In terms of the actual representation of the natural landscape, the movie seems to be doing something very determined and interesting. There are moments of beautiful evening skies, and roaring seas, and snow-covered hills, but these moments are balanced with moments of purple/gray and coldness. When those moments of natural beauty do appear, they feel powerful. Their aesthetic function becomes one of rejuvenating the viewer, making them see the same gray desert setting in a new light, over and over again. The alternation between the different modes of nature is gentle - like casually walking though a gallery of landscape images - but it is also ceaseless. There seems to be an infinite energy to the cycles of nature.
This ceaselessness and this constant alternation between the beautiful and the mundane, the powerful and the weak, is mirrored in Fern's experience and in the lives of humans she encounters. There are many moments of repetition and renewal throughout the film. The image of rocks/jewellery/knick-knacks is repeated a lot, perhaps a testament to the human spirit's ability to endlessly chip away and shape hard matter. The image of Fern going to the bathroom is repeated (and, indeed, is part of the opening sequence). The same people are left and re-encountered over and over again, a motif summarised movingly in the speech by Bob about his son's suicide. In the end, everything returns and is made new again.
In one scene, Fern encounters a young man for the second time. The first time, she had given him a lighter, and now he gives her one to return the favour. He tells her about a girl he likes and writes to, and she gives him a poem to include in his letters. The poem was her wedding vow. I really like this scene because it reinforces the motifs of renewal and return, but it also hearkens back to the film's Western roots. The poem is a Shakespearean sonnet, and any fans of classic Hollywood Westerns will know that Shakespeare was a common source of entertainment and beauty in the lonely frontier towns. The same old ghosts return again and again, a poem can have many lives, many settings. In classic Holloywood Westerns, the setting for Shakespeare is the music halls of the frontier towns - spaces for settlers to bring with them the culture and history of the lands they were fleeing. In Nomadland, the setting is an abandoned roadside shared by two homeless people smoking cigarettes. The civilisation 'projects' began by the first settlers seems to have failed somewhat, but the spirit and ghosts live on in strange places of exile and abandonment.
The philosopher/theologian Catherine Pickstock has written about the concept of identity using the idea of 'non-identical repetition'. In modern society, we are subjected to endless, brutal 'identical repetitions' (products, events, technologies, etc.). But, the true nature of things is to repeat 'non-identically'. She uses the image of a snake to illustrate the point further - to move forward, the snake first turns back on itself, but then turns back the other way again, and so on, and so on. This 'serpentine motion' represents our journeys as selves. We never simply move forward in a 'straight' line. Things pull us back - memories, nostalgia, grief - and things pull us forward again.

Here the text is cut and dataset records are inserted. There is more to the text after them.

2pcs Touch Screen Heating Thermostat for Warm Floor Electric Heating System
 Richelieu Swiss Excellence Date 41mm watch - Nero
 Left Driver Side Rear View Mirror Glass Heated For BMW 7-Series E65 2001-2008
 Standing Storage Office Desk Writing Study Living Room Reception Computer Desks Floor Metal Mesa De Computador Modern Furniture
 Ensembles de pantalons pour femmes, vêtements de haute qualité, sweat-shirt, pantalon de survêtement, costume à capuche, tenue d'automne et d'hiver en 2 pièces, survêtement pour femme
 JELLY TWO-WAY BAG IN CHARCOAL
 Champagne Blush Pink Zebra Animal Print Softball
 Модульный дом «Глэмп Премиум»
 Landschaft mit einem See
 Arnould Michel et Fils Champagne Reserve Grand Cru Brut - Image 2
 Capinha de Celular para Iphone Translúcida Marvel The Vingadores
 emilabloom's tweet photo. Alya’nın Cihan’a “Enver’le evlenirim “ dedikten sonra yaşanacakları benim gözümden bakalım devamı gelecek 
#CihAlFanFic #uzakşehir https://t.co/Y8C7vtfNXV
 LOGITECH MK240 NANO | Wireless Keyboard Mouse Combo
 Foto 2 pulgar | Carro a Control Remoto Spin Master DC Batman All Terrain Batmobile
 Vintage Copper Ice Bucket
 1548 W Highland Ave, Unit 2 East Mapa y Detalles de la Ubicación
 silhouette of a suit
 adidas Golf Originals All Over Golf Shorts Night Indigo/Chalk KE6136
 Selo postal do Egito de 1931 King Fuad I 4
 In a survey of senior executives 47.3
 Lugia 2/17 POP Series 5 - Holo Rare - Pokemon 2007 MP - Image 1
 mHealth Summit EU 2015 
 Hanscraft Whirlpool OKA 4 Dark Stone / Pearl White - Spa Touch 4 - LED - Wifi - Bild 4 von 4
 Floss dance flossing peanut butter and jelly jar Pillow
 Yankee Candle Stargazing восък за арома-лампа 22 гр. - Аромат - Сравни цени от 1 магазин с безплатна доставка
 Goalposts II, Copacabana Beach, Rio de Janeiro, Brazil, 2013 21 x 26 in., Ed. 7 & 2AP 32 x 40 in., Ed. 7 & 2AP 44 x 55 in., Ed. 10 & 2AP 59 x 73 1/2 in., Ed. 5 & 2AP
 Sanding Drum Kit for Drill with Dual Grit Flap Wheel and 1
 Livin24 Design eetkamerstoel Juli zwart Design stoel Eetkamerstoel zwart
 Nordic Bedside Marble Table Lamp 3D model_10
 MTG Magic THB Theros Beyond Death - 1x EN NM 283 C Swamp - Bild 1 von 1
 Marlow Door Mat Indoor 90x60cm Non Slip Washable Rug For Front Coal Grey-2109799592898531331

This movie is full of instances of 'non-identical' repetitions. Objects (the rocks, lighters, camping chairs, etc), landscapes, people, return again and again, but never quite in the same way. This is perhaps why a film like this could only take place 'outside' or on the edges of society. Non-identical repetition depends on chance, contingency, exposure, vulnerability. Those kinds of things seem to be less and less present for us today.
The film succeeds, though, because it never 'romanticises' this space. It manages to provide both a forceful critique of the conditions that lead to this life and a convincing portrait of the human ability to transcend those conditions through continual renewal and reinvention. It's an intriguing and moving film. Highly recommended, especially for fans of Westerns.